Extract provided >>
-- BEGIN --

In Dangerous Beauty, when the plague begins to run rampant through Venice, the townspeople/collective society turn on what is considered the decadence and indulgence of the city, of which courtesans are perceived to be squarely in the middle. A following of religiously oriented purveyors develops and overtly blames “those who tempt us” with “fornication and carnal practices” for the “God”-inflicted downfall of the republic.

In response to a protest that the Inquisition has appeared in Venice, the doge (presiding figure of the republic at the time) responds, “Fifty-six thousand people are dead. The living want answers. They may be the wrong answers, but they want them just the same.”

To me this line virtually epitomizes that which has not changed in four and a half centuries. Throughout society there are examples of selective intervention in human rights abuses, astounding hypocrisy in application of laws, and scapegoating of cultures, people, entities in order to get “answers” that a part of us finds tolerable internally and/or in response to the cognitive dissonance in us.

-- END --

Material supplied >>

-- BEGIN --

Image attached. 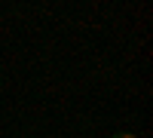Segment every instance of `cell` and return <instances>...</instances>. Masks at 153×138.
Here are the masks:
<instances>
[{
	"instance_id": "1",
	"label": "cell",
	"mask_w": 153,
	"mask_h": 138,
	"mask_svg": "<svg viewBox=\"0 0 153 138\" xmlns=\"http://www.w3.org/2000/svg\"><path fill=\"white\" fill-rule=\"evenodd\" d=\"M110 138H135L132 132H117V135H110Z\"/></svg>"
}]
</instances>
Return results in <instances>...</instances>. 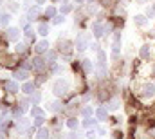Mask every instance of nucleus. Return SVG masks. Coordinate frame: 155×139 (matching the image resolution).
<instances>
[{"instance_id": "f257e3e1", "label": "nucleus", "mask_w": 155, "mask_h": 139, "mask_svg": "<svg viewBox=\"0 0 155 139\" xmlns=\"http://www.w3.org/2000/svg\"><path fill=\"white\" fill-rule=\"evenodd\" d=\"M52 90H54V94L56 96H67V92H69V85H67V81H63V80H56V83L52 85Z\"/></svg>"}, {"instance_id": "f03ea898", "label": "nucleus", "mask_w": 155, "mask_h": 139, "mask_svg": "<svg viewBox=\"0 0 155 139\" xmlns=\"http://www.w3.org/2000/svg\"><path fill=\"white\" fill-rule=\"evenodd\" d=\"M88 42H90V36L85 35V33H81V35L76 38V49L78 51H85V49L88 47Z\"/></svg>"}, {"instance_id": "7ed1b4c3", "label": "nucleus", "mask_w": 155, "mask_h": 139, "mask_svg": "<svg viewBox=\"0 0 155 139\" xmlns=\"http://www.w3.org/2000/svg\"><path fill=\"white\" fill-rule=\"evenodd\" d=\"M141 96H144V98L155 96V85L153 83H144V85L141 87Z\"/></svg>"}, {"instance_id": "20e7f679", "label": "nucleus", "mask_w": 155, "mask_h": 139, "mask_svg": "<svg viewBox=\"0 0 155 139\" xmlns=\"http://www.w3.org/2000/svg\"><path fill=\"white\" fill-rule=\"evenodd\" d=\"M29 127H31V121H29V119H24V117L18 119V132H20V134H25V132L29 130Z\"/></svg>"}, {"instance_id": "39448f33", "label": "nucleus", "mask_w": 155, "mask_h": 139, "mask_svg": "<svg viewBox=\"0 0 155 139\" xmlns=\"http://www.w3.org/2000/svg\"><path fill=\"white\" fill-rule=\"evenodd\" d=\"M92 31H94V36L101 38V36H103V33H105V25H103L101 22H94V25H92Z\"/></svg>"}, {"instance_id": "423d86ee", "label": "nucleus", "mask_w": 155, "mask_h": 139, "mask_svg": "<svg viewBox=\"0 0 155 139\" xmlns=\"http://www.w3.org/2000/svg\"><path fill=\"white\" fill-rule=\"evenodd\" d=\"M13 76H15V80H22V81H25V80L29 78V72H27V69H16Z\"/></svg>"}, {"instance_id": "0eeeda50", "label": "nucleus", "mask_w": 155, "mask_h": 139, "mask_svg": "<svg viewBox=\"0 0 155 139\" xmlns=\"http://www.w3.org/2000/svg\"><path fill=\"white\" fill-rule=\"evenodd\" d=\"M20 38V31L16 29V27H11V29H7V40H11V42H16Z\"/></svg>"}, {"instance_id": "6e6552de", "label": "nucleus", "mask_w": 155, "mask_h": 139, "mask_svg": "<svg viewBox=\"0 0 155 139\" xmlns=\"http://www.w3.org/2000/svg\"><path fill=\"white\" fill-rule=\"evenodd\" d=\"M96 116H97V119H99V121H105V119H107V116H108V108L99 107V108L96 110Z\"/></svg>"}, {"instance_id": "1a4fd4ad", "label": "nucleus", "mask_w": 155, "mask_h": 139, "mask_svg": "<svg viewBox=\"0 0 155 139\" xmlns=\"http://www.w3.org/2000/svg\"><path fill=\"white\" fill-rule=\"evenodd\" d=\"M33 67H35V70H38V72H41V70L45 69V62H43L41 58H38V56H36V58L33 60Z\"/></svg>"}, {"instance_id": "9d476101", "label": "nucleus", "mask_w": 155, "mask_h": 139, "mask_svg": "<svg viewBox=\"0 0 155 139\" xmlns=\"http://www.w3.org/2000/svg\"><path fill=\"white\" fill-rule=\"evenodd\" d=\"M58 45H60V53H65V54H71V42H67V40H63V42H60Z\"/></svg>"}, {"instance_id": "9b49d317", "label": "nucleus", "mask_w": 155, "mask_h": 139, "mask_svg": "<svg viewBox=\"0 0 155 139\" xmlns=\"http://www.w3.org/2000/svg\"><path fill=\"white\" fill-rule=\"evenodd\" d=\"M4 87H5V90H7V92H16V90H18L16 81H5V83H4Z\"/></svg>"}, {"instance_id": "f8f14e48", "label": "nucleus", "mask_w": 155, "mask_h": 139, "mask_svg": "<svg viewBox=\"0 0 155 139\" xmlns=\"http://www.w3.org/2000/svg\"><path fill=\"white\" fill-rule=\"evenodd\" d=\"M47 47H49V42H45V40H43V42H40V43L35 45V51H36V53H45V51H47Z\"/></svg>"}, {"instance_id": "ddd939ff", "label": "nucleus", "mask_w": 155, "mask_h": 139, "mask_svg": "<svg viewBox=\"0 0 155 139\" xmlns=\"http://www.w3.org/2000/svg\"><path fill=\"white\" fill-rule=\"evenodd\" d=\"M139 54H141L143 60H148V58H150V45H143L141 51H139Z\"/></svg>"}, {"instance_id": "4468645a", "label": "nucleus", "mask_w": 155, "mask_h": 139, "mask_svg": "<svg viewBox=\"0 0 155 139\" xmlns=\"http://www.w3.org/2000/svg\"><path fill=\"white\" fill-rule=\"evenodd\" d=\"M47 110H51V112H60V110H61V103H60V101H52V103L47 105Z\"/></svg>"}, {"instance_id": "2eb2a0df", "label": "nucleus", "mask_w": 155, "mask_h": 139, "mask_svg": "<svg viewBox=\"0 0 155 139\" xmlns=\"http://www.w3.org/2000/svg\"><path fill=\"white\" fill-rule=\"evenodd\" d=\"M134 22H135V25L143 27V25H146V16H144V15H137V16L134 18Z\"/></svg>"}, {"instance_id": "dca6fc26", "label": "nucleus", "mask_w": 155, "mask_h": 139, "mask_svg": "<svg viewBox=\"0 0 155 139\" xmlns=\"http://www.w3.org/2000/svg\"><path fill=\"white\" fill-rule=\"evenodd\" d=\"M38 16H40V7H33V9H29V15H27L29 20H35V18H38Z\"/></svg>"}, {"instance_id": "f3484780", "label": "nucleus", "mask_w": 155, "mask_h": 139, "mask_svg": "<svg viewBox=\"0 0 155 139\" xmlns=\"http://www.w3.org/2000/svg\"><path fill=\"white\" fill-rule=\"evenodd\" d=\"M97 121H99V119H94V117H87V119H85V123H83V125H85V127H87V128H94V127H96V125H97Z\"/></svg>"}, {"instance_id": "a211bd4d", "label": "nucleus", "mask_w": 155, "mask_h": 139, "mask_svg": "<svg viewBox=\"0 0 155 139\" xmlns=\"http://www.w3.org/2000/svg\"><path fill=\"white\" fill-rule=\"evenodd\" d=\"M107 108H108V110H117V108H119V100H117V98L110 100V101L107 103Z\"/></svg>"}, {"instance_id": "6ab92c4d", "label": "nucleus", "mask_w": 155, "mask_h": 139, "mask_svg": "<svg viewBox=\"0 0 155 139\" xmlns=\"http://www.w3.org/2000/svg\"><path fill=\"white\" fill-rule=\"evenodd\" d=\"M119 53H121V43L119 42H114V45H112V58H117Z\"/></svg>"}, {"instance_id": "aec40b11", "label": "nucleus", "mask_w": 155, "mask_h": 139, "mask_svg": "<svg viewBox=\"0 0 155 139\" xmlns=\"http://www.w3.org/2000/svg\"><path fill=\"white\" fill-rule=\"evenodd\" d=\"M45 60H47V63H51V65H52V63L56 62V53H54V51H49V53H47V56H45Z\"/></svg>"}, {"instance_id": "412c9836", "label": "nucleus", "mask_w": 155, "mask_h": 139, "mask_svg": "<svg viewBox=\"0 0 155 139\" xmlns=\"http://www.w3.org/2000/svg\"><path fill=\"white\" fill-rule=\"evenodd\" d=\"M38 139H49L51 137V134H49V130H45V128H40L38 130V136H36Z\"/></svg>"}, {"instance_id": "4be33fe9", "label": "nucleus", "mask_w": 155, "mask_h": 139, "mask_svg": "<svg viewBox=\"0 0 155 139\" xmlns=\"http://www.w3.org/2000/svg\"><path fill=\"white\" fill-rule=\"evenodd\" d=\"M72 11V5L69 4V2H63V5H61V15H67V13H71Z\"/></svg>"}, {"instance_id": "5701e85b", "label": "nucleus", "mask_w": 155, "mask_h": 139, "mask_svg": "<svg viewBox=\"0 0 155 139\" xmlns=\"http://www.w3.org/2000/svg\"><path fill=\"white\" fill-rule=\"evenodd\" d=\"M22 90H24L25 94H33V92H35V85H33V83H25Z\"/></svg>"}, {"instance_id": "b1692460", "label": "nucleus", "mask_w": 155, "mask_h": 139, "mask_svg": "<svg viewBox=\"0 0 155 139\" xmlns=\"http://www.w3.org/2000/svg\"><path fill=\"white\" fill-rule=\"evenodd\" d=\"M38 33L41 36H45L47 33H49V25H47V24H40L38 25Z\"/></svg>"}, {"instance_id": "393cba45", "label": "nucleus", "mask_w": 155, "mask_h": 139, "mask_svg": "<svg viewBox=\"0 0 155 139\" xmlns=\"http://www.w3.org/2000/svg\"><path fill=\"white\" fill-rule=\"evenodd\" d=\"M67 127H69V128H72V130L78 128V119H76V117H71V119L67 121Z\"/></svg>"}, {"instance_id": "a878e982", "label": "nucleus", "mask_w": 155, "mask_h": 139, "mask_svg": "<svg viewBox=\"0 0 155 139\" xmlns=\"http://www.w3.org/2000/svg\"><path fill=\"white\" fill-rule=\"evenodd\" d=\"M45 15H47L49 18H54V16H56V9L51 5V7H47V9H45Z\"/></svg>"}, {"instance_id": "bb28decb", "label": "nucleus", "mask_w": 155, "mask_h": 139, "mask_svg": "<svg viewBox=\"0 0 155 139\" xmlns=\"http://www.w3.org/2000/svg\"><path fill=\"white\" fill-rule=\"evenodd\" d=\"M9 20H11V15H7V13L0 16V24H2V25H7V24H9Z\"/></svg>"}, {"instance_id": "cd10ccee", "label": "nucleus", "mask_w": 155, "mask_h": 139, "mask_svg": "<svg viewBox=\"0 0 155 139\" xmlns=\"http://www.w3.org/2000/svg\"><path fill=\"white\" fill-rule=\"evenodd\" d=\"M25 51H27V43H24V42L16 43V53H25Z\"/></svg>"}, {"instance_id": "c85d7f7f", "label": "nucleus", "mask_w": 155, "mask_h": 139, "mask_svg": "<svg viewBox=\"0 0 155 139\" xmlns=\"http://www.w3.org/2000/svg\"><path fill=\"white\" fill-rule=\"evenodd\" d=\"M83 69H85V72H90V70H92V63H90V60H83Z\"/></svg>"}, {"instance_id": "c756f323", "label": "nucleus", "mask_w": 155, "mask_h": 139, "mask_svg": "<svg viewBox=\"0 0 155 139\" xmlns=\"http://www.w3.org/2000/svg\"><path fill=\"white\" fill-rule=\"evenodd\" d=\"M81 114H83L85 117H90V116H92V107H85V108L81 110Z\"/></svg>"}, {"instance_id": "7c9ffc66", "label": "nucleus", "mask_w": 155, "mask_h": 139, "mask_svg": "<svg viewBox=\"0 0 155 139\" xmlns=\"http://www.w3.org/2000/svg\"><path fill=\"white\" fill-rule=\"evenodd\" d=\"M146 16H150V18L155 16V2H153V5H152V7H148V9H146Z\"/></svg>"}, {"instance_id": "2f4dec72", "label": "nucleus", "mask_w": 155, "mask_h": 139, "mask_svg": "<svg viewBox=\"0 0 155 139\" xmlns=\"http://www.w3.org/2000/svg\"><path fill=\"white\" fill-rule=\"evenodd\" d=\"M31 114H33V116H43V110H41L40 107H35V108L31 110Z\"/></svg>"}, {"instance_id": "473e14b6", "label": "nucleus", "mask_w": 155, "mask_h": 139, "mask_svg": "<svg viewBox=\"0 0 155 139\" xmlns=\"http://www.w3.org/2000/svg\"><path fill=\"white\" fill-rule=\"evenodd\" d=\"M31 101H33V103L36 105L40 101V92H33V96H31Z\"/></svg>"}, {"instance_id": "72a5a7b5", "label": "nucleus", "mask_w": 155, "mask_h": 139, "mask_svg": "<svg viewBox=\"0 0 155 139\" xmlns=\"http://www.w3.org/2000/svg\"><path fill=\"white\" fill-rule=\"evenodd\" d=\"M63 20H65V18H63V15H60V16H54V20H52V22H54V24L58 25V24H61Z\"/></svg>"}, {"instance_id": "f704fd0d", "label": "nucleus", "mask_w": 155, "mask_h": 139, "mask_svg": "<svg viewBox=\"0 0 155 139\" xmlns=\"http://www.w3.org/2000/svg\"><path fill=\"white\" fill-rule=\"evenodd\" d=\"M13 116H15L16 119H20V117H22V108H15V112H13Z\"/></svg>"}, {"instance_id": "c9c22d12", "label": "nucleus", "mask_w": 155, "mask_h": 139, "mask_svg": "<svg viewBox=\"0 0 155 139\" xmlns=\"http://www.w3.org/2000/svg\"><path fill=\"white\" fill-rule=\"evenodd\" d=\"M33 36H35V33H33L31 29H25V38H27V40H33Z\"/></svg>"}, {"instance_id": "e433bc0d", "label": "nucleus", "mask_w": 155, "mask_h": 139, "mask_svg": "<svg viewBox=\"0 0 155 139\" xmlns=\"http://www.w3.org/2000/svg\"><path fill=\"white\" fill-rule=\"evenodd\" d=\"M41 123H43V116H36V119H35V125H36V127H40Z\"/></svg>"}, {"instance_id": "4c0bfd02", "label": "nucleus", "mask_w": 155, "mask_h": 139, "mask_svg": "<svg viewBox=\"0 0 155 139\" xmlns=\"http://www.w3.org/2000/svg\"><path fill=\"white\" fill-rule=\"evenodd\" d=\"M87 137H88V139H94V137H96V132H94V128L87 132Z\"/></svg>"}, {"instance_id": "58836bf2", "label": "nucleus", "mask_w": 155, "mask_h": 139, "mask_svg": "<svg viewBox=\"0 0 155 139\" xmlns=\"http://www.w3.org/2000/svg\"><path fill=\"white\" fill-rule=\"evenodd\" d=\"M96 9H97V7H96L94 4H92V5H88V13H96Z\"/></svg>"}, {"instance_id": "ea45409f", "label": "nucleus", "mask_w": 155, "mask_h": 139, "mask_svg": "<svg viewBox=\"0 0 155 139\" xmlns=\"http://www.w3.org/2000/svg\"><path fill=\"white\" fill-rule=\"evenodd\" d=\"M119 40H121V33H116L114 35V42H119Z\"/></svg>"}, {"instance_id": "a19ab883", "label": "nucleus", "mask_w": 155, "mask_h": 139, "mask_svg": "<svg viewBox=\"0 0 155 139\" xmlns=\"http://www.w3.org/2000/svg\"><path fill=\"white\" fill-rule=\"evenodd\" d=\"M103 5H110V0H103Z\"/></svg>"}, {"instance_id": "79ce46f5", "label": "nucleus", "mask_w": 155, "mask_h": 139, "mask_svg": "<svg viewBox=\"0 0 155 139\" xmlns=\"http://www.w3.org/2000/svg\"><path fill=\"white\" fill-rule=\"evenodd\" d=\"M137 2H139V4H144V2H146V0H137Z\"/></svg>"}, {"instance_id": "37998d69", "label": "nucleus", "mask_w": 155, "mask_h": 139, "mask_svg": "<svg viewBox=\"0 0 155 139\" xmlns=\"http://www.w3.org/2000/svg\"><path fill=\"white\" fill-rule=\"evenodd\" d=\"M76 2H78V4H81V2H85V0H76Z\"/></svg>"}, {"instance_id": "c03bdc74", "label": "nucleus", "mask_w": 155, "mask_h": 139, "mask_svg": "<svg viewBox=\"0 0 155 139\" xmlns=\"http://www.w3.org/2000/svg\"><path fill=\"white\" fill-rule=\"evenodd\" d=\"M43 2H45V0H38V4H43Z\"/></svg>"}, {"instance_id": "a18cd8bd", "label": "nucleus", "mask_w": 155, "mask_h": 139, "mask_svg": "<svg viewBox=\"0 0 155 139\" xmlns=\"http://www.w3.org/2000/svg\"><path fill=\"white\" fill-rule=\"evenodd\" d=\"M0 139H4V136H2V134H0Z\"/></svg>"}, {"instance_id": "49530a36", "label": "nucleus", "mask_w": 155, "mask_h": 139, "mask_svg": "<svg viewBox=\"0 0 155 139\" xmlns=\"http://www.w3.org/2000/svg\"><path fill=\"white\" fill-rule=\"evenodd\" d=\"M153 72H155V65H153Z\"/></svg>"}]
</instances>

-- END --

To do >>
• 1. Decide whether each statement agrees with the passage on Dangerous Beauty, answering yes or no and quoting the words of the passage that settle it. (a) The doge gives a figure for the number of people who have died. (b) The protest is about the Inquisition leaving Venice. (c) The writer believes this attitude has changed greatly over four and a half centuries.
• 2. Resume the passage on Dangerous Beauty after its final sentence and carry it forward.
The listing has no connection to the passage on Dangerous Beauty.

Replies >>
• 1.
(a) Yes: "Fifty-six thousand people are dead."
(b) No: "a protest that the Inquisition has appeared in Venice"
(c) No: "that which has not changed in four and a half centuries"

• 2.
What seems most concerning to me about this uncanny similarity to a time centuries ago is not just the clarity with which it seems that we are such a parallel reflection of it but that we do not seem to realize that. We truly think we are different. That things were so primitive then, that they were so inhibited, their roles so strictly defined. We think we are so advanced because we have skyscrapers and spaceships and smartphones. But we still use that technological capacity to create ways to destroy each other and ourselves—which tells me we are not.

It seems obvious to me that despite our apparent advances and some level of progress in social redresses, under the surface the same prejudices, constraints, ignorance, and fear that formed what was seen in sixteenth-century Venice is with us now and still forming the same things. The seemingly obvious things like racism, classism, xenophobia, sexism are outcrops, manifestations, of what has remained the same—which is our ignorance of ourselves. We have not awakened enough to be consistently aware of our true nature. We are not conscious of the unconditional love that is the deepest level of ourselves and the innate oneness of the universe.

Underlying this lack of awareness is the resistance and refusal to examine ourselves, to see that it is what is inside ourselves that may be tormenting us rather than projecting it onto a perceived external. Repression is one of the key ingredients in this phenomenon, and repression of a fundamental instinct—such as, say, the sexual one—is one of this phenomenon’s very bedrocks.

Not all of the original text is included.